A Lost Weekend
By Jingle
- 1032 reads
“Your turn Harry!” He’d been dreading those words since being told on his arrival that he and three others had been drawn by lots to tell a ghost story after dinner.
Alex and Mary never held simple dinner parties, there was always a theme. Harry and his wife, Margaret, had been Bonny and Clyde last time. Tonight, since it was Halloween, it had to be a ghost story. He consoled himself with the thought that at least they hadn’t been asked to dress in weird costumes for the occasion. He nodded his acceptance, re-lit his cigar and rose from the elegant table at which they had all just enjoyed a magnificent meal.

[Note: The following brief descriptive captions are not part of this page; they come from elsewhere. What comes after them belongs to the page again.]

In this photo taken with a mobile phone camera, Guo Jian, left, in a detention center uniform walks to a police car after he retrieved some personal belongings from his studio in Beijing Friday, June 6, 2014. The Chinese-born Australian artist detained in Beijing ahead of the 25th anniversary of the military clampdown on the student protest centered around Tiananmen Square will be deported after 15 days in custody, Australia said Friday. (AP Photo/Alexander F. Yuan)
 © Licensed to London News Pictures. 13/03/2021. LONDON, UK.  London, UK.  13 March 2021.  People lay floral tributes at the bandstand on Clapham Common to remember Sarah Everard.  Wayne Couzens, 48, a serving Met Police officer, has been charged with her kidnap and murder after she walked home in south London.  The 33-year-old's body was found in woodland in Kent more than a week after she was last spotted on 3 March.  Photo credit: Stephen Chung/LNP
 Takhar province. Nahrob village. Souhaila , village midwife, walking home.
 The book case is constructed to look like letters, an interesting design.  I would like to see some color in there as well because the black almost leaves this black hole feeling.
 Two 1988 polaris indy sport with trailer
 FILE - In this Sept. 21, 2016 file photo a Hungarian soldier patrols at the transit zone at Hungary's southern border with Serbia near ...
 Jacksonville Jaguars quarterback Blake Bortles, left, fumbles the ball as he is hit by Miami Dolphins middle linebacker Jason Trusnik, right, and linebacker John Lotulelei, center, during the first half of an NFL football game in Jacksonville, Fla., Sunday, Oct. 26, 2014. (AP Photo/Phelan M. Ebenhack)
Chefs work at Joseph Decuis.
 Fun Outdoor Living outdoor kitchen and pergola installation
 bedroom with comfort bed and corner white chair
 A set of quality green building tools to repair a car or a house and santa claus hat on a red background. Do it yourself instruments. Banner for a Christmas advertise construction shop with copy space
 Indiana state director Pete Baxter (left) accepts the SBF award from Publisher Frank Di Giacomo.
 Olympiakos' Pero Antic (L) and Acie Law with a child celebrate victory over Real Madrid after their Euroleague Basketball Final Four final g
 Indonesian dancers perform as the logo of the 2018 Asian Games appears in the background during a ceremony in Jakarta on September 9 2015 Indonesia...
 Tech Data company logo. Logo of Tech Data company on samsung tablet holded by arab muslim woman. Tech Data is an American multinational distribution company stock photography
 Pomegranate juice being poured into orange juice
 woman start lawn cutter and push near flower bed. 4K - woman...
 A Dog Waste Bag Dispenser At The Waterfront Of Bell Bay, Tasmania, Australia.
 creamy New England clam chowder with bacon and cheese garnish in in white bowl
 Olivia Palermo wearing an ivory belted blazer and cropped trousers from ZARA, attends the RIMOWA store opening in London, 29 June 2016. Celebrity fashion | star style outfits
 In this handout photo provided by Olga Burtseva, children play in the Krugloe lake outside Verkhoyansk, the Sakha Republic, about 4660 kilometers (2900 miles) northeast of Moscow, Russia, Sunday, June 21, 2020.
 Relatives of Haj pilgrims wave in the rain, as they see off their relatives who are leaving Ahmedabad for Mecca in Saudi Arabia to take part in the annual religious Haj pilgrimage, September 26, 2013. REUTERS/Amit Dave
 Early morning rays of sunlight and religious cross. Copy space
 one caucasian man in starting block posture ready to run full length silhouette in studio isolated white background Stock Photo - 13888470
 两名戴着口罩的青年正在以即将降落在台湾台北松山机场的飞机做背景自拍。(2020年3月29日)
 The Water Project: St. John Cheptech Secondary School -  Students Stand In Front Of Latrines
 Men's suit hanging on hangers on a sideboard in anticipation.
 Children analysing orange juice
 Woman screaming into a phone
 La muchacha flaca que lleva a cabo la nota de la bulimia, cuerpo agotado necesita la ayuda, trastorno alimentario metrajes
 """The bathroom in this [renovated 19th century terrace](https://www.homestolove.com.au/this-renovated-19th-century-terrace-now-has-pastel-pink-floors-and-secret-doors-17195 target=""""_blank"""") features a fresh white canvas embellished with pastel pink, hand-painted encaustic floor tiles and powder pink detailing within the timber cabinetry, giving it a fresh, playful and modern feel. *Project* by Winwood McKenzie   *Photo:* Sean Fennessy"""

“Well.” He began. “The difference between my story and those that have gone before, is that mine is true and the person to whom it happened is here in this room.” He stopped and looked down at his wife. “Margaret will confirm everything I say.” Eleven pairs of eyes left him for a moment and fixed on her. She, knowing the story he was about to tell, just nodded. The eyes reverted to Harry and he continued. “You all know my company sponsored the Three Peaks Race some time ago, some of you came to the launch party in London. Well, the prize-giving event was held later that year in Barham, Wales, I was delegated to represent the company and present the prizes to the winners. We decided to take the children and make a weekend of it.”
“We couldn’t stay at a hotel in the town, they had been fully booked for months. The booking agent arranged for us to stay at a recently opened hotel just outside. You can imagine the journey to Wales, I’m sure.” He said, noting the knowing nods around the table. “We were running a bit late, the children were getting irritable, so I stopped at a pub to ask the way to our hotel. I assumed the odd look from the barman was reserved just for strangers, but after a second or two he told me “I couldn’t miss it, it was just off the main road” between Barham and a village with an unpronounceable name.” Harry spread his hands expressively and with a rueful look said, “I did miss it. Actually, I missed it several times, but eventually I found the hotel.”
He described how magnificent it looked in the gathering dusk of the autumn evening. A renovated original Tudor building, set in beautiful gardens with lights shining out through the leaded windows promising warmth and comfort.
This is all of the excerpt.